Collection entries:
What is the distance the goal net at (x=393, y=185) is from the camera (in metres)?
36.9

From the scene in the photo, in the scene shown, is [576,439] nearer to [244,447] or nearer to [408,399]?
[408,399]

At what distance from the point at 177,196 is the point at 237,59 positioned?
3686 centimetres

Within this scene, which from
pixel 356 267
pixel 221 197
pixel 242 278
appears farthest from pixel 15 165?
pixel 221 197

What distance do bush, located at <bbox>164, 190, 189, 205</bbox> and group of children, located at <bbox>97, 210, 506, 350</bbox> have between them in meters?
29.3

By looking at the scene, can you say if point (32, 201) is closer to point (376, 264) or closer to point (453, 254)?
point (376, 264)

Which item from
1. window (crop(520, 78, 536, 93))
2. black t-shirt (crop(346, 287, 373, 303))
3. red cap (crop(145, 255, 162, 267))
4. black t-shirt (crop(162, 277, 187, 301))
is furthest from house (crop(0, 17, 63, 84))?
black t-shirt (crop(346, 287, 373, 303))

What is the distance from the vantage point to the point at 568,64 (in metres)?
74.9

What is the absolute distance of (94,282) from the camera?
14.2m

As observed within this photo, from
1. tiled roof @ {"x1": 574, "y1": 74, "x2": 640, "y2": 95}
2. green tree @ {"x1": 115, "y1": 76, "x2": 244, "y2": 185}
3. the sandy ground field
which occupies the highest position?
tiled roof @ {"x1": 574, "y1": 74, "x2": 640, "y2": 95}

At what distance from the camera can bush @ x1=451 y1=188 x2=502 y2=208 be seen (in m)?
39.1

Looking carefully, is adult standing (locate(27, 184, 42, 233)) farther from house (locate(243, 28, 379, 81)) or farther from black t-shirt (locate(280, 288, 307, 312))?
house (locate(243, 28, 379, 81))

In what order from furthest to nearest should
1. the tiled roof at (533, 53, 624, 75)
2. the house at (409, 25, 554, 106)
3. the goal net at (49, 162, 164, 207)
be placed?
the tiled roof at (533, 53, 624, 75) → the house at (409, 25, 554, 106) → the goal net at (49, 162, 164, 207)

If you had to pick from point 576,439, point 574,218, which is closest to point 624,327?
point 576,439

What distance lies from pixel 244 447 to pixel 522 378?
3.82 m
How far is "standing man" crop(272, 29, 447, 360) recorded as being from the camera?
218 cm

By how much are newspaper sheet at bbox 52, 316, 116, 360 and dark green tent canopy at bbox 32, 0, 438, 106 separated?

■ Exercise brief ■
Once more, set down the full listing, verbatim.

■ Response for this exercise ■
What is the distance the goal net at (x=393, y=185) is from the camera (in metres)?
36.9

From the scene in the photo, in the scene shown, is [576,439] nearer to [244,447] or nearer to [408,399]?
[408,399]

At what distance from the point at 177,196 is the point at 237,59 positioned?
3686 centimetres

Within this scene, which from
pixel 356 267
pixel 221 197
pixel 242 278
appears farthest from pixel 15 165?
pixel 221 197

What distance do bush, located at <bbox>164, 190, 189, 205</bbox> and group of children, located at <bbox>97, 210, 506, 350</bbox> have between them in meters?
29.3

By looking at the scene, can you say if point (32, 201) is closer to point (376, 264) or closer to point (453, 254)?
point (376, 264)

Which item from
1. window (crop(520, 78, 536, 93))
2. black t-shirt (crop(346, 287, 373, 303))
3. red cap (crop(145, 255, 162, 267))
4. black t-shirt (crop(162, 277, 187, 301))
is furthest from house (crop(0, 17, 63, 84))?
black t-shirt (crop(346, 287, 373, 303))

What is the distance from the vantage point to the point at 568,64 (in metres)?
74.9

What is the absolute distance of (94,282) from the camera?
14.2m

As observed within this photo, from
1. tiled roof @ {"x1": 574, "y1": 74, "x2": 640, "y2": 95}
2. green tree @ {"x1": 115, "y1": 76, "x2": 244, "y2": 185}
3. the sandy ground field
which occupies the highest position?
tiled roof @ {"x1": 574, "y1": 74, "x2": 640, "y2": 95}

At what distance from the camera can bush @ x1=451 y1=188 x2=502 y2=208 be seen (in m)?
39.1

Looking carefully, is adult standing (locate(27, 184, 42, 233)) farther from house (locate(243, 28, 379, 81)) or farther from black t-shirt (locate(280, 288, 307, 312))?
house (locate(243, 28, 379, 81))

In what order from furthest to nearest should
1. the tiled roof at (533, 53, 624, 75)
2. the house at (409, 25, 554, 106)
3. the goal net at (49, 162, 164, 207)
be placed?
the tiled roof at (533, 53, 624, 75) → the house at (409, 25, 554, 106) → the goal net at (49, 162, 164, 207)

If you had to pick from point 576,439, point 574,218, which is closest to point 624,327?
point 576,439

What distance lies from pixel 244 447 to pixel 522 378?
3.82 m
How far is "standing man" crop(272, 29, 447, 360) recorded as being from the camera?
218 cm

By how much are newspaper sheet at bbox 52, 316, 116, 360 and dark green tent canopy at bbox 32, 0, 438, 106 separated?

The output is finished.